Key advantages include excellent resistance to pitting, crevice corrosion, stress corrosion cracking, and strong acids such as sulfuric and hydrochloric acid. It also maintains strength at elevated temperatures.
Is Hastelloy C-276 difficult to machine?
Yes. Hastelloy C-276 is considered difficult to machine due to its high strength, rapid work hardening, and poor thermal conductivity. Specialized tooling, slower cutting speeds, and experienced machining practices are required.

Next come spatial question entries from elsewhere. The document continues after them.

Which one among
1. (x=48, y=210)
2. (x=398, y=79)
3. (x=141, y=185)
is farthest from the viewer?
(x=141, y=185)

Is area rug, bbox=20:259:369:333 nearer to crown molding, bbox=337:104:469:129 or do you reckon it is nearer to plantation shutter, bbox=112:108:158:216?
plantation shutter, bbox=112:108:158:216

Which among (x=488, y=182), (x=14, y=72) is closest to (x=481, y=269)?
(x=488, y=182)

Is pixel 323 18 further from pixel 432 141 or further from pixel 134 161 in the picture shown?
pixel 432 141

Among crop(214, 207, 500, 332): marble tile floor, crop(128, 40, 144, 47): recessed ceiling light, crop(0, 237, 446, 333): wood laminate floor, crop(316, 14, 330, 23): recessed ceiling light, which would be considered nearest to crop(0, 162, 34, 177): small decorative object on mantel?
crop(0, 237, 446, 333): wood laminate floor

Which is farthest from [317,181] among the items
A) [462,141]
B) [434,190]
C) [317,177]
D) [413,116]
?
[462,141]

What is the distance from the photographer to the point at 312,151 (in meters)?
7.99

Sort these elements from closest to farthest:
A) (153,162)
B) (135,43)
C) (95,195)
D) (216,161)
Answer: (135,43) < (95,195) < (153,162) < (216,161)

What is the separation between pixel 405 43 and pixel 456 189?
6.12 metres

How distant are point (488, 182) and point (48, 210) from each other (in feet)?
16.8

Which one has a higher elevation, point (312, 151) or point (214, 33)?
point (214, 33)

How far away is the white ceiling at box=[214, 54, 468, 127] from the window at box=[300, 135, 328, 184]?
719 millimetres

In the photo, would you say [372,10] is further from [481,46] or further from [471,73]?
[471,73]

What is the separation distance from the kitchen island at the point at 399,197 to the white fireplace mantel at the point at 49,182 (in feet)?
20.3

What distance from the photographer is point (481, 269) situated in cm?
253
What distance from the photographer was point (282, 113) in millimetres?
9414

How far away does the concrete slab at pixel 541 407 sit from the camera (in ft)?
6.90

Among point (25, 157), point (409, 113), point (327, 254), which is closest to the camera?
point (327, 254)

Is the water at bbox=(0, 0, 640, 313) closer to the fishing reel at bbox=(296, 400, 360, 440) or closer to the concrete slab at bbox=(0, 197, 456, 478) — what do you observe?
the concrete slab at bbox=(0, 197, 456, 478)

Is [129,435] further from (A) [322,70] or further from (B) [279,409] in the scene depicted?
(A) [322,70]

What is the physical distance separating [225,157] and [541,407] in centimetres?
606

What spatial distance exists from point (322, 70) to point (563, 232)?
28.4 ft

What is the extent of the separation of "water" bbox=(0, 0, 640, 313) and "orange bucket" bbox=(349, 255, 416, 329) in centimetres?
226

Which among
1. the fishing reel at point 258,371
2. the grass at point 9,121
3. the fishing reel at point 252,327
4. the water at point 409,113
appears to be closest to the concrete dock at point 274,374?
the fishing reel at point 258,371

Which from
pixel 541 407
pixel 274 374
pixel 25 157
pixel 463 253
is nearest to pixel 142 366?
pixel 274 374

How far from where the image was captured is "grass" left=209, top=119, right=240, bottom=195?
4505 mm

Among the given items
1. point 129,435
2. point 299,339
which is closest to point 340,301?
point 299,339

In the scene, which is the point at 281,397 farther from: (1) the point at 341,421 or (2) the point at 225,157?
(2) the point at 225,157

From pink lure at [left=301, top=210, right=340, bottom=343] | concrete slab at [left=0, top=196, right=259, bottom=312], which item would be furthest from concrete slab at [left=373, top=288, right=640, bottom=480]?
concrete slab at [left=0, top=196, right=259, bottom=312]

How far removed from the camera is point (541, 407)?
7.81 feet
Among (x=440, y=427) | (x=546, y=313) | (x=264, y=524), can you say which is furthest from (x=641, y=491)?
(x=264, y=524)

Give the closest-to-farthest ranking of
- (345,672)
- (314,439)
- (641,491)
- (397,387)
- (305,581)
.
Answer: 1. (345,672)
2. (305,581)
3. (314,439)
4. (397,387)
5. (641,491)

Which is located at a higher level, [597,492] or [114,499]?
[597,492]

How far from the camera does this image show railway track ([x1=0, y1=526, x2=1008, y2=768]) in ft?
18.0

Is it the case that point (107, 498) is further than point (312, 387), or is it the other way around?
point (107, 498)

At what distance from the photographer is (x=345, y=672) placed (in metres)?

How does Hastelloy C-276 compare to Inconel?
Compared to many Inconel alloys, Hastelloy C-276 offers superior resistance to a broader range of corrosive chemicals, while Inconel alloys are often chosen for higher temperature and high-strength applications.
Is Hastelloy C-276 suitable for high-temperature applications?
Yes. Hastelloy C-276 retains good mechanical properties at elevated temperatures, making it suitable for high-temperature and high-corrosion environments, though it is primarily selected for corrosion resistance rather than extreme heat strength.